Half a century later, the nation of 50 million people that’s about the same size as Iceland has doubled its forest coverage to 65 percent, creating a resource that provides clean air and water, economic opportunities and well-being in addition to climate change mitigation and adaptation. The changes weren’t easy and required a concerted effort by government and civil society.

“The barren hills of Korea were in desperate need of restoration,” said Ban Ki-Moon, former United Nations Secretary General, in an address to the Asia-Pacific Forest Week in Incheon, South Korea. Cooperation was key to South Korea’s successful transformation. “The tasks are too great for any one country or institution and we need to work together,” he said.

“The barren hills of Korea were in desperate need of restoration”

Ban-Ki Moon

Korea’s reforestation success highlights the opportunities for the Asia-Pacific region, which has the least amount of forested area per capita in the world, of the benefits of healthy forests. Research on forests by the Center of International Forestry Research and other organizations is increasing understanding of the contributions of forests to economies, health and well-being, in addition to their role in tackling climate change.

However, each year, the world loses 650 million hectares of natural forest, or 750 hectares an hour, according to the Green Climate Fund. That corresponds to more than a billion tons of carbon emissions annually – in addition to all the other lost ecosystem services.

“Why do forests matter? They matter because forests slow climate change and increase resilience,” said Robert Nasi, director general of the Center for International Forestry Research.

Forests also help sustain agriculture including hosting pollinators, controlling pests, and regulating water, said Nasi. They also boost well-being through activities like the Japanese concept of forest bathing or “Shinrin Roku.” “The world needs more forests and greater use of forest products,” Nasi added.

“Why do forests matter? They matter because forests slow climate change and increase resilience”

Robert Nasi

A number of initiatives across Asia highlight the benefits of protecting forests. Social forestry policy in Indonesia has focused on protecting forests and emphasizing non-timber forest products, including fruits and fiber, according to Environment Minister Siti Nurbaya. “Social forestry has helped show that primary forests should be protected for these benefits,” she said, during a speech in Incheon.

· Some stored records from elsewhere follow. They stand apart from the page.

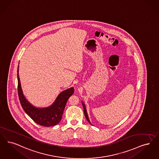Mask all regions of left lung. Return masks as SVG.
<instances>
[{
  "instance_id": "left-lung-1",
  "label": "left lung",
  "mask_w": 159,
  "mask_h": 159,
  "mask_svg": "<svg viewBox=\"0 0 159 159\" xmlns=\"http://www.w3.org/2000/svg\"><path fill=\"white\" fill-rule=\"evenodd\" d=\"M82 106L83 107V112H84V115H85V117H86L87 121H88L90 124H92L90 121L89 120L88 115V113H87V111H86V106H85V105H84V103L83 102H82Z\"/></svg>"
}]
</instances>
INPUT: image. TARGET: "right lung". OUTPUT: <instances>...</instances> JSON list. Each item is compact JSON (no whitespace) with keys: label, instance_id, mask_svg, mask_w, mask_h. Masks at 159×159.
Instances as JSON below:
<instances>
[{"label":"right lung","instance_id":"add662e5","mask_svg":"<svg viewBox=\"0 0 159 159\" xmlns=\"http://www.w3.org/2000/svg\"><path fill=\"white\" fill-rule=\"evenodd\" d=\"M17 72L18 96L24 111L33 121L40 125L51 127L58 124L61 120L66 103L74 93V88L71 87L62 91L50 106L45 108H37L29 102L23 93L18 73L19 66Z\"/></svg>","mask_w":159,"mask_h":159}]
</instances>
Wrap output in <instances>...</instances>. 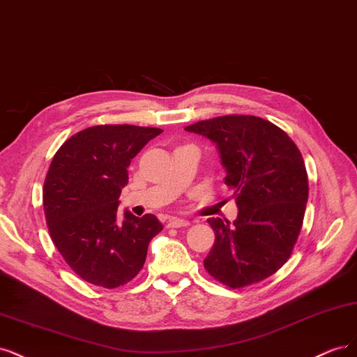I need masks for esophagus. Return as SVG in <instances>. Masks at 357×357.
Listing matches in <instances>:
<instances>
[{
  "instance_id": "1",
  "label": "esophagus",
  "mask_w": 357,
  "mask_h": 357,
  "mask_svg": "<svg viewBox=\"0 0 357 357\" xmlns=\"http://www.w3.org/2000/svg\"><path fill=\"white\" fill-rule=\"evenodd\" d=\"M188 225H190V221L179 220V218H170L167 222V227L170 228H181V227H188Z\"/></svg>"
}]
</instances>
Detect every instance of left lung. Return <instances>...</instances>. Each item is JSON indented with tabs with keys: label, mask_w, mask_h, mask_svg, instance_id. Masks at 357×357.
<instances>
[{
	"label": "left lung",
	"mask_w": 357,
	"mask_h": 357,
	"mask_svg": "<svg viewBox=\"0 0 357 357\" xmlns=\"http://www.w3.org/2000/svg\"><path fill=\"white\" fill-rule=\"evenodd\" d=\"M216 144L238 215L209 218L215 243L204 268L228 287L270 278L292 255L308 199L303 155L280 128L255 116H222L185 128Z\"/></svg>",
	"instance_id": "1"
}]
</instances>
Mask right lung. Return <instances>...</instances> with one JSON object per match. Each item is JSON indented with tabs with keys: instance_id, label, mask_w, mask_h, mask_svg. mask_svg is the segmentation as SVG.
<instances>
[{
	"instance_id": "1",
	"label": "right lung",
	"mask_w": 357,
	"mask_h": 357,
	"mask_svg": "<svg viewBox=\"0 0 357 357\" xmlns=\"http://www.w3.org/2000/svg\"><path fill=\"white\" fill-rule=\"evenodd\" d=\"M130 124L91 126L57 149L43 188L45 221L54 246L83 280L114 289L144 267L148 245L163 229L151 213L124 212L121 188L132 158L162 133Z\"/></svg>"
}]
</instances>
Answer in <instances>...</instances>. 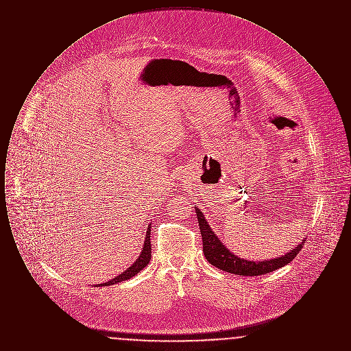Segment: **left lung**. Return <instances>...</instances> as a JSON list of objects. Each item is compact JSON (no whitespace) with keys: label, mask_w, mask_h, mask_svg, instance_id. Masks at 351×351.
<instances>
[{"label":"left lung","mask_w":351,"mask_h":351,"mask_svg":"<svg viewBox=\"0 0 351 351\" xmlns=\"http://www.w3.org/2000/svg\"><path fill=\"white\" fill-rule=\"evenodd\" d=\"M196 215H197V221L200 226L201 237H202V251L206 258V261L222 271H226L229 274H235V275H242V276H258V275H265L268 272H272L278 268L284 267L292 259L299 254V251L302 247V242L296 245L295 249L285 252L284 255L276 256L274 259L268 261H249L239 258L234 252L229 250L217 237L208 223V221L204 217V213L201 212L197 206H195Z\"/></svg>","instance_id":"left-lung-1"}]
</instances>
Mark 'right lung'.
<instances>
[{
    "mask_svg": "<svg viewBox=\"0 0 351 351\" xmlns=\"http://www.w3.org/2000/svg\"><path fill=\"white\" fill-rule=\"evenodd\" d=\"M150 234L151 223L149 225V228H147V232H146V238H145V243H143V247H142V251H141L139 256L136 258V261L134 262L133 265H132L130 267L128 268V269H125L122 274H119V275L116 276L114 279H112V280H109V282H106V283L99 284L100 287H104V285H106V287H108V285H113V284L121 283V282L129 280V279H132V278L135 276L138 272H141L143 268L146 267V266L150 263Z\"/></svg>",
    "mask_w": 351,
    "mask_h": 351,
    "instance_id": "obj_1",
    "label": "right lung"
}]
</instances>
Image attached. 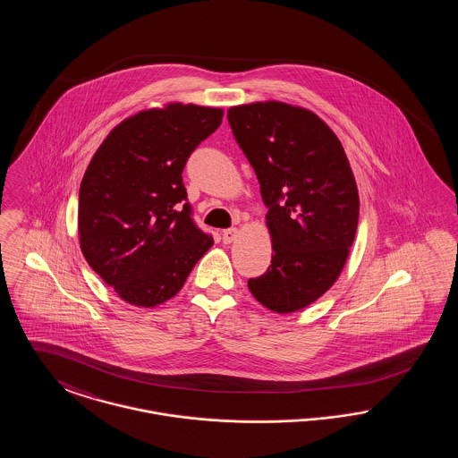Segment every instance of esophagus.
<instances>
[{
  "mask_svg": "<svg viewBox=\"0 0 458 458\" xmlns=\"http://www.w3.org/2000/svg\"><path fill=\"white\" fill-rule=\"evenodd\" d=\"M240 232L237 228H228L223 232V242L225 243H232L235 240L239 239Z\"/></svg>",
  "mask_w": 458,
  "mask_h": 458,
  "instance_id": "34e87169",
  "label": "esophagus"
}]
</instances>
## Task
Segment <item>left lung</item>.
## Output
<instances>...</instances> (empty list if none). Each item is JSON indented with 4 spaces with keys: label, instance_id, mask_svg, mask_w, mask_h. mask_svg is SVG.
Returning <instances> with one entry per match:
<instances>
[{
    "label": "left lung",
    "instance_id": "left-lung-1",
    "mask_svg": "<svg viewBox=\"0 0 458 458\" xmlns=\"http://www.w3.org/2000/svg\"><path fill=\"white\" fill-rule=\"evenodd\" d=\"M269 208L271 266L249 280L258 302L290 314L338 280L359 221V191L340 139L310 109L258 101L228 109Z\"/></svg>",
    "mask_w": 458,
    "mask_h": 458
}]
</instances>
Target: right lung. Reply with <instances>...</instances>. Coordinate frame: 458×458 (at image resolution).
<instances>
[{
    "label": "right lung",
    "mask_w": 458,
    "mask_h": 458,
    "mask_svg": "<svg viewBox=\"0 0 458 458\" xmlns=\"http://www.w3.org/2000/svg\"><path fill=\"white\" fill-rule=\"evenodd\" d=\"M223 109L183 103L142 109L109 131L79 192V243L89 266L127 304L174 297L215 243L182 202V172Z\"/></svg>",
    "instance_id": "obj_1"
}]
</instances>
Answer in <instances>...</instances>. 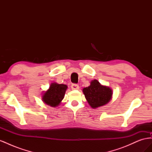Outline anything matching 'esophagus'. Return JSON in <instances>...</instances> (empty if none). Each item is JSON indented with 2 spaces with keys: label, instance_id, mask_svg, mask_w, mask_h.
Wrapping results in <instances>:
<instances>
[{
  "label": "esophagus",
  "instance_id": "obj_1",
  "mask_svg": "<svg viewBox=\"0 0 152 152\" xmlns=\"http://www.w3.org/2000/svg\"><path fill=\"white\" fill-rule=\"evenodd\" d=\"M71 88L73 90H77V89H79V85H77L76 84H73L71 86Z\"/></svg>",
  "mask_w": 152,
  "mask_h": 152
}]
</instances>
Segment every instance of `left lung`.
<instances>
[{"label":"left lung","mask_w":152,"mask_h":152,"mask_svg":"<svg viewBox=\"0 0 152 152\" xmlns=\"http://www.w3.org/2000/svg\"><path fill=\"white\" fill-rule=\"evenodd\" d=\"M89 104L96 108L107 104L112 98V90L109 87L101 84L97 80L91 82L89 86L82 90Z\"/></svg>","instance_id":"1"}]
</instances>
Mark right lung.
Segmentation results:
<instances>
[{
    "mask_svg": "<svg viewBox=\"0 0 152 152\" xmlns=\"http://www.w3.org/2000/svg\"><path fill=\"white\" fill-rule=\"evenodd\" d=\"M68 87L65 84H59L53 82L50 85L49 88L42 95V101L48 105L56 107L61 103L64 98Z\"/></svg>",
    "mask_w": 152,
    "mask_h": 152,
    "instance_id": "add662e5",
    "label": "right lung"
}]
</instances>
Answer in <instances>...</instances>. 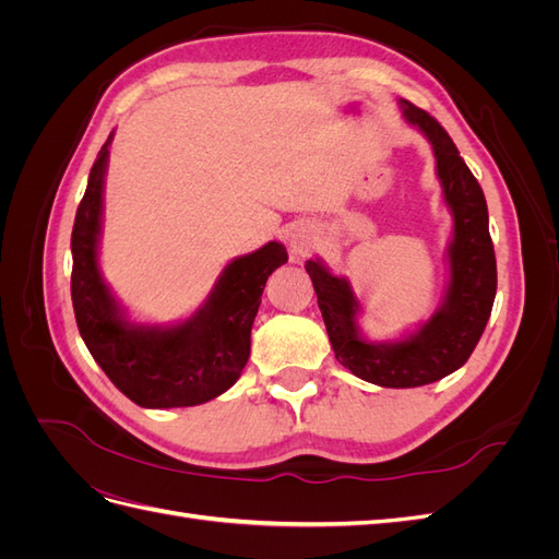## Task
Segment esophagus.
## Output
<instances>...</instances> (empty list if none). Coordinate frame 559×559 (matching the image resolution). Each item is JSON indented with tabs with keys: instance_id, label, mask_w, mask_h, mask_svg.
Instances as JSON below:
<instances>
[{
	"instance_id": "1",
	"label": "esophagus",
	"mask_w": 559,
	"mask_h": 559,
	"mask_svg": "<svg viewBox=\"0 0 559 559\" xmlns=\"http://www.w3.org/2000/svg\"><path fill=\"white\" fill-rule=\"evenodd\" d=\"M312 242H314V233L308 226H298L289 235V247L294 253H298V257L300 253H306L312 247Z\"/></svg>"
}]
</instances>
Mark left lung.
Wrapping results in <instances>:
<instances>
[{
  "label": "left lung",
  "mask_w": 559,
  "mask_h": 559,
  "mask_svg": "<svg viewBox=\"0 0 559 559\" xmlns=\"http://www.w3.org/2000/svg\"><path fill=\"white\" fill-rule=\"evenodd\" d=\"M405 121L433 146L436 175L452 214L448 245L450 280L438 310L401 341L370 343L361 335V302L345 277L319 259L306 261L335 359L354 376L378 386H421L462 368L476 349L497 296V259L489 238L487 202L443 126L408 99H399Z\"/></svg>",
  "instance_id": "left-lung-1"
}]
</instances>
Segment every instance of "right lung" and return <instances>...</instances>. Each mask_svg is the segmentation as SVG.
I'll return each instance as SVG.
<instances>
[{
  "label": "right lung",
  "instance_id": "add662e5",
  "mask_svg": "<svg viewBox=\"0 0 559 559\" xmlns=\"http://www.w3.org/2000/svg\"><path fill=\"white\" fill-rule=\"evenodd\" d=\"M114 132L93 163L72 228V302L79 333L107 378L142 408H186L224 394L249 359L253 317L284 245L233 259L207 300L179 324H132L99 273L103 193Z\"/></svg>",
  "mask_w": 559,
  "mask_h": 559
}]
</instances>
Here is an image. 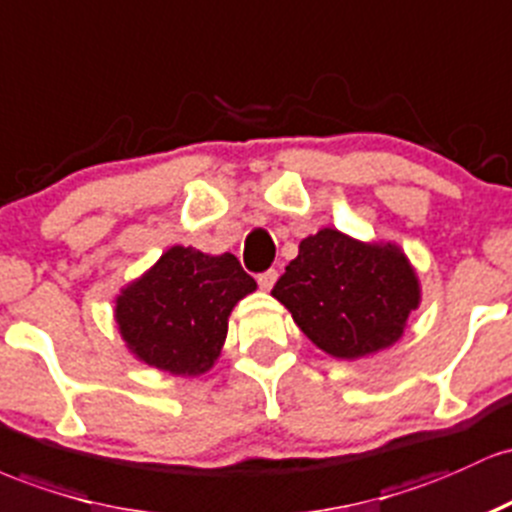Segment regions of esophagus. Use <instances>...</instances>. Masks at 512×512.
<instances>
[{
	"label": "esophagus",
	"mask_w": 512,
	"mask_h": 512,
	"mask_svg": "<svg viewBox=\"0 0 512 512\" xmlns=\"http://www.w3.org/2000/svg\"><path fill=\"white\" fill-rule=\"evenodd\" d=\"M275 280H278V271H275V268H268V271L258 273V285H261V290H271Z\"/></svg>",
	"instance_id": "obj_1"
}]
</instances>
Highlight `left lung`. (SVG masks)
<instances>
[{
    "label": "left lung",
    "instance_id": "obj_1",
    "mask_svg": "<svg viewBox=\"0 0 512 512\" xmlns=\"http://www.w3.org/2000/svg\"><path fill=\"white\" fill-rule=\"evenodd\" d=\"M271 295L314 346L358 360L399 341L421 285L396 244H365L326 227L300 241Z\"/></svg>",
    "mask_w": 512,
    "mask_h": 512
}]
</instances>
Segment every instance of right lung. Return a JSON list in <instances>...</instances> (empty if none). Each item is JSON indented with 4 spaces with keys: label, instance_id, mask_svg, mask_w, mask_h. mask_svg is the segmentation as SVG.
Masks as SVG:
<instances>
[{
    "label": "right lung",
    "instance_id": "add662e5",
    "mask_svg": "<svg viewBox=\"0 0 512 512\" xmlns=\"http://www.w3.org/2000/svg\"><path fill=\"white\" fill-rule=\"evenodd\" d=\"M254 290L256 280L237 256L171 246L142 278L120 290L118 331L142 363L171 375H203L220 358L234 304Z\"/></svg>",
    "mask_w": 512,
    "mask_h": 512
}]
</instances>
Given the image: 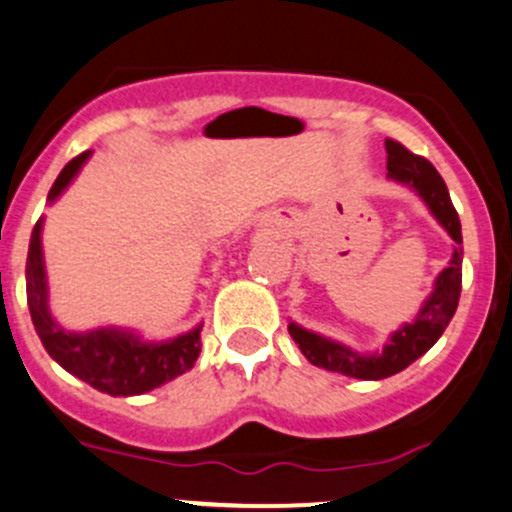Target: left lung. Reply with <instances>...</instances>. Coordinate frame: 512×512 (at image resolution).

Indonesia’s social forestry policy allows communities to produce food crops and participate in ecotourism, providing jobs and economic security, said Nurbaya. Small-scale rubber production for use in tire manufacturing is another example of the kind of economic opportunities that exist for forested regions, she added.

Vietnam has had a system of Payment for Ecological Services, or PES, including watershed protection, natural landscape protection for aesthetic purposes and biodiversity conservation for tourism, forest carbon sequestration, and the provision of the forest hydrological services for spawning in coastal fisheries and aquaculture since 2010.

The system aims to improve forest quality and quantity, increase the forestry sector’s contribution to the national economy, reduce Vietnam’s financial burden for forest protection and management, and improve social well-being, according to a study by the CGIAR’s research program on Forest, Trees and Agroforestry. In areas where environmental degradation is more evident, the policy has been more effective, said CIFOR senior scientist Thuy Thu Pham.

“Forests will be a vehicle to promote peace and prosperity around the world”

Kim Jae-hyun

Transitioning to a system where forests are valued for more of their benefits requires foresters to become “land managers” and engage more often with communities, cities, the financial sector among others, said Ben Gunneberg, Secretary General, Programme for the Endorsement of Forest Certification. “It’s important to stop thinking about forests just as timber.”

South Korea has even bigger aspirations. The country plans to extend the benefits of forests to all people on the Korean peninsula, including North Korea, said Kim Jae-hyun, minister of the Korea Forest Service. And perhaps beyond.

“Forests will be a vehicle to promote peace and prosperity around the world,” he said.